This Wicked Gift (Carhart 0.5)(2)
Trepidation settled in an indigestible mass in Lavinia’s belly. There, written in black and white in the daily ledger, was the final sum. Ten shillings, four and one-half pence.
She wasn’t half a penny short. She was missing three full shillings.
Lavinia recounted the coins, but there was no error. Of course not; Lavinia did not make errors in accounting. Nobody would take her to task for the missing coins. Her father was too ill to examine the books, and her brother would never question Lavinia’s jurisdiction over the shop.
Still, she did not like to question herself. How had she made such a stupendous error? She felt a touch of vertigo, as if the room were spinning in circles around the ledger.

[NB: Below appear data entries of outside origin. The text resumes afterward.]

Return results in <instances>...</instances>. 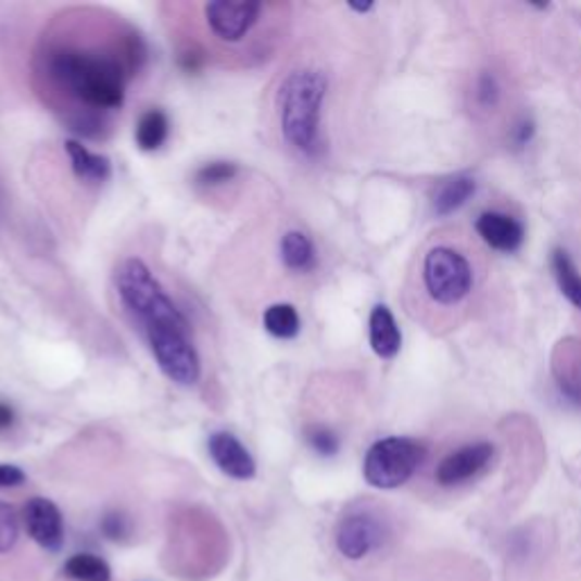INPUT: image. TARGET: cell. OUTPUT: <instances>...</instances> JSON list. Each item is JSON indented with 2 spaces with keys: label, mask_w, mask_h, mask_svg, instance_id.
I'll use <instances>...</instances> for the list:
<instances>
[{
  "label": "cell",
  "mask_w": 581,
  "mask_h": 581,
  "mask_svg": "<svg viewBox=\"0 0 581 581\" xmlns=\"http://www.w3.org/2000/svg\"><path fill=\"white\" fill-rule=\"evenodd\" d=\"M137 58V37L121 48L83 37H55L39 53V75L46 89L64 98L75 112L103 114L123 108L128 71Z\"/></svg>",
  "instance_id": "cell-1"
},
{
  "label": "cell",
  "mask_w": 581,
  "mask_h": 581,
  "mask_svg": "<svg viewBox=\"0 0 581 581\" xmlns=\"http://www.w3.org/2000/svg\"><path fill=\"white\" fill-rule=\"evenodd\" d=\"M327 93V80L320 71H293L280 87L277 108L285 139L302 150L314 153L320 130V108Z\"/></svg>",
  "instance_id": "cell-2"
},
{
  "label": "cell",
  "mask_w": 581,
  "mask_h": 581,
  "mask_svg": "<svg viewBox=\"0 0 581 581\" xmlns=\"http://www.w3.org/2000/svg\"><path fill=\"white\" fill-rule=\"evenodd\" d=\"M116 289L125 310L143 325V330L155 325L189 323L141 260H125L118 266Z\"/></svg>",
  "instance_id": "cell-3"
},
{
  "label": "cell",
  "mask_w": 581,
  "mask_h": 581,
  "mask_svg": "<svg viewBox=\"0 0 581 581\" xmlns=\"http://www.w3.org/2000/svg\"><path fill=\"white\" fill-rule=\"evenodd\" d=\"M425 459V445L407 437L377 441L364 459V477L375 489L391 491L407 484Z\"/></svg>",
  "instance_id": "cell-4"
},
{
  "label": "cell",
  "mask_w": 581,
  "mask_h": 581,
  "mask_svg": "<svg viewBox=\"0 0 581 581\" xmlns=\"http://www.w3.org/2000/svg\"><path fill=\"white\" fill-rule=\"evenodd\" d=\"M160 370L170 382L193 387L200 380V357L191 341L189 323L155 325L143 330Z\"/></svg>",
  "instance_id": "cell-5"
},
{
  "label": "cell",
  "mask_w": 581,
  "mask_h": 581,
  "mask_svg": "<svg viewBox=\"0 0 581 581\" xmlns=\"http://www.w3.org/2000/svg\"><path fill=\"white\" fill-rule=\"evenodd\" d=\"M425 287L441 305H457L472 289V268L462 252L434 248L425 257Z\"/></svg>",
  "instance_id": "cell-6"
},
{
  "label": "cell",
  "mask_w": 581,
  "mask_h": 581,
  "mask_svg": "<svg viewBox=\"0 0 581 581\" xmlns=\"http://www.w3.org/2000/svg\"><path fill=\"white\" fill-rule=\"evenodd\" d=\"M264 12L266 5L257 0H214L202 8L210 33L227 46L241 43L257 28Z\"/></svg>",
  "instance_id": "cell-7"
},
{
  "label": "cell",
  "mask_w": 581,
  "mask_h": 581,
  "mask_svg": "<svg viewBox=\"0 0 581 581\" xmlns=\"http://www.w3.org/2000/svg\"><path fill=\"white\" fill-rule=\"evenodd\" d=\"M384 529L370 514H350L339 522L337 547L345 559H364L377 545L382 543Z\"/></svg>",
  "instance_id": "cell-8"
},
{
  "label": "cell",
  "mask_w": 581,
  "mask_h": 581,
  "mask_svg": "<svg viewBox=\"0 0 581 581\" xmlns=\"http://www.w3.org/2000/svg\"><path fill=\"white\" fill-rule=\"evenodd\" d=\"M23 522L28 536L48 552H60L64 545V518L55 502L33 497L23 509Z\"/></svg>",
  "instance_id": "cell-9"
},
{
  "label": "cell",
  "mask_w": 581,
  "mask_h": 581,
  "mask_svg": "<svg viewBox=\"0 0 581 581\" xmlns=\"http://www.w3.org/2000/svg\"><path fill=\"white\" fill-rule=\"evenodd\" d=\"M495 447L491 443H472L450 452L437 468V482L441 487H459L470 482L493 462Z\"/></svg>",
  "instance_id": "cell-10"
},
{
  "label": "cell",
  "mask_w": 581,
  "mask_h": 581,
  "mask_svg": "<svg viewBox=\"0 0 581 581\" xmlns=\"http://www.w3.org/2000/svg\"><path fill=\"white\" fill-rule=\"evenodd\" d=\"M210 457L220 472L232 479H252L257 472V464L245 445L230 432H216L210 437Z\"/></svg>",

She knew what she had to do. It hurt—oh, how it stung. Those three shillings could be the difference between a small goose and no goose at all. But with her father’s creditors clamoring, and the cost of his medicines growing almost monthly, the family could not spare more than a handful of pennies’ loss each day. Lavinia slid open the drawer to make up the difference from her precious Christmas hoard.
She always placed the bag in the same spot—precisely halfway back and flush against the left side. But her fingers met no velvet mass lumpy with coin. She groped wildly and found nothing but the smooth wood of the drawer from corner to corner. Lavinia held her breath and peered inside. There was nothing in the drawer but a cracked inkwell, and that—she checked—contained nothing but bluish smears.
“Hell.” It was the worst curse word she could imagine. She whispered it; it was either that, or shriek.
She wasn’t missing a few shillings. She was missing the full two pounds. All of Christmas had just disappeared—everything from the decorative holly down through her carefully planned menu.
“Vinny?” The words were a tremulous query behind her.
With those words, the rising tide of Lavinia’s panic broke against an absolute certainty. She knew where her precious two pounds had gone.
Lavinia placed her hands on her hips. She forced herself to turn around slowly, rather than whirling as she wished. Her brother, still wrapped for the blustery weather outside, smiled weakly, holding out his hands in supplication. Water dripped from his coat and puddled on the floor.
James was four years younger than her, but Mama had always said to subtract ten years from a man’s age when calculating his sense. James had never seen fit to prove Mama’s formula wrong.
“Oh.” He peered beyond her to the coins, stacked in grim military ranks along the edge of the counter and the ransacked drawer. His lip quirked. “I see you’ve, um, already tallied the cash.”
“James Allen Spencer.” Lavinia reached out and grabbed his ear.
He winced, but didn’t dodge or protest—a sure sign of guilt.
“What,” she demanded, “have you done with my two pounds?”
IT WAS WARM INSIDE the lending library, but William White still felt cold inside. His hand clenched around the solitary bank note in his pocket. The paper crumpled in his fist, cutting into his palm. It had been ten years since anyone had wished him a merry Christmas. Fitting, that it would happen on this day—and that Lavinia Spencer would be the one to do so.
Christmas was a luxury for the wealthy—or, perhaps, an illusion for the young and innocent. William had not been any of those since the winter evening a decade ago when he’d been cut off from the comfortable life he’d been living.
He stared past the books shelved in front of him, their titles blurring with the smooth leather of their bindings. The scene clouded into an indistinct, foggy mass.
Tonight, a solicitor had finally tracked him down. William had been leaving his master’s counting house, having just finished another pitiful day of pitiful work, performed for the pitiful salary of four pounds ten a quarter. As soon as he’d set foot outside, he’d been set upon by an unctuous man.
For one second, when the lawyer had introduced himself, a flush of uncharacteristic optimism had swept through William. Mr. Sherrod had seen fit to remember the promise he’d made. William could come home. He could forget the menial work he did as a clerk. He could abandon the grim day-to-day existence of labor followed by sleep and bone-chilling want.
But no. It turned out Adam Sherrod was not generous. He was dead.
He’d remembered William in his will—to the tune of ten pounds. Ten pounds, when he’d been responsible for the loss of William’s comfort, his childhood and, ultimately, William’s father. Ten pounds, when he had promised most sincerely to take care of William, should it be necessary. It had become necessary ten Christmases ago, and Mr. Sherrod had not lifted a finger to help.
William had no real claim on Mr. Sherrod’s money. He had, in fact, nothing but the memory of a promise that the man had kicked to one side. But still, he’d remembered.
Thus dissipated one of the elaborate dreams he’d fashioned to motivate himself on the hardest days. He would never return to Leicester. He would never be able to rise above his father’s errors; hell, he would never even rise above his fellow clerks. This evening, he’d been damned to live in the hell of poverty for the rest of his life. There would be no salvation.
That last legacy should have been no surprise. After all, it was only in fairy tales that Dick Whittington came to London as an impoverished lad and ended up Lord Mayor. In reality, a man counted himself lucky to earn eighteen pounds a year.